Po dłuższej przerwie rozgrywki wznowiła ekstraklasa seniorów. Oba nowotarskie zespoły grały we własnej hali. Szarotka sięgnęła po komplet punktów w meczach z Olimpią Łochów, z kolei mistrz Polski Górale w starciu z Fenomenem Babimost najpierw zanotował gładkie zwycięstwo, by w rewanżu zostać niespodziewanie pokonanym.
Patrząc na przebieg i wynik pierwszego starcia Górali z Fenomenem raczej trudno było spodziewać się tego, że w rewanżu nowotarżanie mogą mieć jakiekolwiek problemy. Poza kilkoma początkowymi minutami, obrońcy tytułu wyraźnie dominowali na parkiecie, dokumentując swoją przewagę kolejnymi golami. Tymczasem drugie spotkanie miało już inny przebieg. Co prawda Podhalanie zaczęli go nieźle, ale im ono dłużej trwało tym coraz bardziej wymykało się ono gospodarzom spod kontroli. Seryjnie popełniane błędy w defensywie - bezlitośnie wykorzystywane przez rywala - i duża nieskuteczność w ofensywie zadecydowały, że Górale pierwszy raz w tym sezonie schodzili z parkietu w roli pokonanych.

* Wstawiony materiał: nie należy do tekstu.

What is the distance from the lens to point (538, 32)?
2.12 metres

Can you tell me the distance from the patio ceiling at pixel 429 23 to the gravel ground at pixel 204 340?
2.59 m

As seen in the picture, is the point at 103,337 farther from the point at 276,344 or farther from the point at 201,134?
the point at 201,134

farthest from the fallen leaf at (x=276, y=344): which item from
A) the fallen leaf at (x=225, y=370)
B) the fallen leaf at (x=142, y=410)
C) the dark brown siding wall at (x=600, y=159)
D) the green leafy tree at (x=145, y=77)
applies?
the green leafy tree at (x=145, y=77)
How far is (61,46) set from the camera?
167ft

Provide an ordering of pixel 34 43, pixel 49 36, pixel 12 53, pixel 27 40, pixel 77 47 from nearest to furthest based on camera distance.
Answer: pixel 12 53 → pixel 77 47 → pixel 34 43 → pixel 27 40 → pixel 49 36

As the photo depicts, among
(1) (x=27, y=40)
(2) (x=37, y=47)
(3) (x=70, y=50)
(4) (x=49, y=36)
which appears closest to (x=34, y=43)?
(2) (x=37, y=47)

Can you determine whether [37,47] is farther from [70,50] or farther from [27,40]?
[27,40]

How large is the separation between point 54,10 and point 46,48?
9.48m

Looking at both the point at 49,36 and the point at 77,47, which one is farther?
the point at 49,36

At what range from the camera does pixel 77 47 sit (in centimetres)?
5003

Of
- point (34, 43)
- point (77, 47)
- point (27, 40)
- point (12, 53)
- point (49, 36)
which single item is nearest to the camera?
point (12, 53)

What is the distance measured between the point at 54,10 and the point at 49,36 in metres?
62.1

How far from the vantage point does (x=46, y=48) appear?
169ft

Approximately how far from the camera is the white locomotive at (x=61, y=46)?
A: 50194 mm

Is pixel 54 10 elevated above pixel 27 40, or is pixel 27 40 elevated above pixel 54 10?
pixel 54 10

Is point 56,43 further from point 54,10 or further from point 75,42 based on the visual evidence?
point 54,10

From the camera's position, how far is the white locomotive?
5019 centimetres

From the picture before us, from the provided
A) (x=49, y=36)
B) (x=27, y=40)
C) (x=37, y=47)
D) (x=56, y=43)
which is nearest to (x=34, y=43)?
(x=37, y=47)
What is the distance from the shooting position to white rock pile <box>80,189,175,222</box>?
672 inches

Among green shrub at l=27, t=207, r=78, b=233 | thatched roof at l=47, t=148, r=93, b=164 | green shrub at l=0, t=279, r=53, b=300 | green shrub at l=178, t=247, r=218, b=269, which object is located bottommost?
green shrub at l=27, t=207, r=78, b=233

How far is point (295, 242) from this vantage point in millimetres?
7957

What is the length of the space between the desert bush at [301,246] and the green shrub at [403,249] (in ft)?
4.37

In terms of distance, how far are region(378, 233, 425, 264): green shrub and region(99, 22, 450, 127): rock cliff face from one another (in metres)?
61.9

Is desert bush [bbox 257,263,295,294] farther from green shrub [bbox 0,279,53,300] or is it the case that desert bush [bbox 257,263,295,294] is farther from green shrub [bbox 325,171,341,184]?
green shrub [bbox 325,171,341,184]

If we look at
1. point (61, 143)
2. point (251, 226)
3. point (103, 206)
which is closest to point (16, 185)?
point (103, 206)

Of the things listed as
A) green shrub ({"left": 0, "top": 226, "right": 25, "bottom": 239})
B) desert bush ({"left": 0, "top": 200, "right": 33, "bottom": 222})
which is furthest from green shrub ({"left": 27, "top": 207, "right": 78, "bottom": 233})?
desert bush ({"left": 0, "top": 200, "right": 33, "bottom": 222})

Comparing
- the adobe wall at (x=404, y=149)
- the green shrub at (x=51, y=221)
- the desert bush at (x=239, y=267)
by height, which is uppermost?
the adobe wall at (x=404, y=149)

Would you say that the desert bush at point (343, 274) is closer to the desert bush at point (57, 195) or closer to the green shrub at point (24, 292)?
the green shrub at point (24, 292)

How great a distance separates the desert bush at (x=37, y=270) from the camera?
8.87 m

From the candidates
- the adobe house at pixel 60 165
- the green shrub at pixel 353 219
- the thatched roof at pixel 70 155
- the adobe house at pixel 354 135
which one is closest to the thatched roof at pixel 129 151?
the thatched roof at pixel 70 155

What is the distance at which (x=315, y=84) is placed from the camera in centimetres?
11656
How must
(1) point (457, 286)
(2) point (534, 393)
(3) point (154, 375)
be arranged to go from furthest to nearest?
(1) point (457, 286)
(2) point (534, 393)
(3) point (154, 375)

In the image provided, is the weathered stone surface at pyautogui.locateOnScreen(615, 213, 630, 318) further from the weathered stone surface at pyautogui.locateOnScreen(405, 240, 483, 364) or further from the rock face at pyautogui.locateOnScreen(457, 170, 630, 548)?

- Po łatwo wygranym pierwszym spotkaniu, podeszliśmy zbyt pewni siebie do rewanżu. To nas zgubiło. Graliśmy bardzo nonszalancko i w ataku i w obronie. Na pewno jakiś wpływ na naszą postawę miały braki kadrowe, ale tym nie można tłumaczyć naszej słabej gry, podobnie jak kilkoma mocno dyskusyjnymi decyzjami sędziów. Myślę, że ta porażka pozytywnie wpłynie na naszą postawę w kolejnych meczach i pomoże zrozumieć, że jeszcze dużo ciężkiej pracy przed nami by najpierw obronić pierwsze miejsce po sezonie zasadniczym, a potem skutecznie powalczyć o obronę mistrzostwa – przyznał trener Górali, Piotr Kostela.
Szarotka w starciu z Olimpią też miała wahania formy. W pierwszym pojedynku zagrała dobrą pierwszą i trzecią tercję, w drugiej oddała inicjatywę przeciwnikowi. W rewanżu po 20 minutach zanosiło się na niespodziankę. Gospodarze po tym okresie gry przegrywali już bowiem 0:3. W kolejnych dwóch odsłonach Podhalanie jednak mocno się zmobilizowali, przejęli inicjatywę i przechylili szale zwycięstwa.
- Pierwsze spotkanie poza fragmentami drugiej tercji, kiedy na zbyt wiele pozwoliliśmy rywalom, całkiem niezłe w naszym wykonaniu. W drugim z początku zabrakło należytej koncentracji, co w pierwszej tercji kosztowało nas utratę trzech bramek. W przerwie zmieniliśmy nieco ustawienie i to przyniosło efekt. Przede wszystkim bardzo uważnie zaczęliśmy grać w defensywie, neutralizując poczynania przeciwnika – ocenił kapitan Szarotki, Lesław Ossowski.
W tabeli Górale mimo porażki utrzymali pozycję lidera. Szarotka awansowała na miejsce czwarte.
Górale Nowy Targ – Fenomen Babimost 11:2 (3:2, 5:0, 3:0)
Bramki dla Górali: Kostela 4, Pelczarski 3, Smarduch, Subik, Turwoń, Bisaga.
Górale – Fenomen 7:10 (3:4, 1:2, 3:4)
Bramki dla Górali: Smarduch 2, Pelczarski 2, Polaczek, Gotkiewicz, Bisaga.
Górale: Pawlik (Komperda) – Gotkiewicz, Subik, A. Tylka, Garb, Widurski, Polaczek, Kostela, Bisaga, Pelczarski, Fryźlewicz, M. Tylka, Turwoń, Smardusz, Staszel.
Szarotka Nowy Targ – Olimpia Łochów 6:2 (3:2, 1:2, 3:0)
Bramki dla Szarotki: Chlebda 2, Ossowski, Ligas, Ślusarek, Hamrol.
Szarotka – Olimpia 5:3 (0:3, 4:3, 1:0)
Bramki dla Szarotki: Zacher 2, Ossowski, Hamrol, samobójcza.
Szarotka: Jastrzębski (Udziela) - Ossowski, Augustyn, Ligas, Chlebda, Barszczewski, Żuk, Ryś, Frysztak, Ślusarek, Panek, Hamrol, Słowakiewicz, Zacher, Jachymiak.